Ricardo León Dueñas
Expreso, 8 de enero del 2026
La madrugada del sábado 3 de enero de 2026, fuerzas de élite del ejército norteamericano, con precisión quirúrgica, capturaron en su residencia de Caracas al narcodictador venezolano, el tirano Nicolás Maduro, embarcándolo hacia los EE. UU. La sorpresiva incursión y las posteriores declaraciones del presidente Donald Trump dejaron en claro las intenciones de Washington de recuperar la hegemonía en la región. Venezuela, fuera de haberse convertido en una sanguinaria dictadura socialista (que además ha ocasionado el éxodo de ocho millones de venezolanos que deambulan por el mundo), se había constituido en punta de lanza de potencias como China y Rusia, fuera de la intolerable intromisión del régimen teocrático de Irán, contando asimismo con la injerencia directa de Cuba. Soberanía, por tanto, en el país llanero… no había.

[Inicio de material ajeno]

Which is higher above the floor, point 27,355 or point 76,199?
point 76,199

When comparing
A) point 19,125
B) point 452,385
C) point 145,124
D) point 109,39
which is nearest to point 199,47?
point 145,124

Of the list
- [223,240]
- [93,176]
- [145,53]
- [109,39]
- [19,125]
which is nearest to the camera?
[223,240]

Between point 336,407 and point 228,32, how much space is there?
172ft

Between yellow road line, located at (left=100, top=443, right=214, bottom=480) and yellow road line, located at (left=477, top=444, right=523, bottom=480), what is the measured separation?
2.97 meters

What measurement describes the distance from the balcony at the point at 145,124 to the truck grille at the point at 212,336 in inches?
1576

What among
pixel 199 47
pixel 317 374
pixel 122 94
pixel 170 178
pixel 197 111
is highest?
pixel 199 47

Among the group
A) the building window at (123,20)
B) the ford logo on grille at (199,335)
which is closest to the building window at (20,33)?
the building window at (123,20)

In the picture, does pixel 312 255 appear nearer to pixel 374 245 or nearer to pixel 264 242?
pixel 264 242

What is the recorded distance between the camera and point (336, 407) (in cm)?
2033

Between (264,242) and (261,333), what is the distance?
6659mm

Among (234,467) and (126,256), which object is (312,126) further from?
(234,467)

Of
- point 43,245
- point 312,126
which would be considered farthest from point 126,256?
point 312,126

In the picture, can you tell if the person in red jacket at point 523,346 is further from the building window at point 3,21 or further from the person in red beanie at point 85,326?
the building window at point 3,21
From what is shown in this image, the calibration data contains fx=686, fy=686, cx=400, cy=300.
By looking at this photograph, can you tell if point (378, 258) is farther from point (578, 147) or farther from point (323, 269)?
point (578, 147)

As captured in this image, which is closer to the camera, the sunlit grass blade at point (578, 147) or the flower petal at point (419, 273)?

Ingenuo —si no estúpido— es pensar que, una vez detenido y procesado en Nueva York Maduro, el gobierno de los EE. UU. iba a llamar al binomio González-Machado (ganadores legítimos de los últimos comicios en Venezuela) para que ingresen de inmediato al palacio de Miraflores en olor a multitud y como por arte de magia se recupere la democracia. Basta con ver la prudencia con que se manejan la misma María Corina y González, que saben que hay que esperar. El tema es sumamente complejo, es imposible desmantelar en poco tiempo el andamiaje montado por el criminal y cleptocrático régimen chavista que en 25 años ha creado un Estado al servicio de una narcodictadura.
Los acontecimientos se tienen que evaluar día a día. En ese orden de ideas, la administración Trump tiene que negociar necesariamente con quienes —nos guste o no— por ahora detentan el poder real, una vez defenestrado el sucesor de Chávez.
Así, con evidente pragmatismo, los norteamericanos tienen en la hoy presidenta interina Delcy Rodríguez un indeseado, pero necesario alfil que les debe servir para la transición hacia el restablecimiento final de la democracia. Inclusive, seguramente haciendo de tripas corazón, tienen que negociar con quienes controlan las masas chavistas y al ejército venezolano: Diosdado Cabello y Vladimir Padrino, respectivamente. No hacerlo sería sumir a Venezuela en el caos absoluto, uno que pudiera desencadenar en una guerra civil o en una situación de anarquía muy peligrosa, no solo para Venezuela, sino para toda la región, peor aún que el mismo chavismo.
Queda claro, pues, que el derecho internacional y la salida pacífica y conversada nunca iban a tener resultados positivos. Así, se intentó una salida vía democrática con la elección de González-Machado: no se pudo; es más, Maduro cometió un escandaloso fraude, burlándose de la comunidad internacional, impidiendo que accedieran al poder y luego persiguiéndolos. Antes ya había obstaculizado que los opositores Guaidó, López y Capriles siquiera participaran en la vida política de Venezuela, persiguiéndolos también y encarcelándolos.
No hay duda de que los grandes perdedores en este tema han sido la OEA, ONU y demás organismos internacionales, que una vez más han demostrado su total inutilidad para solucionar este tipo de situaciones.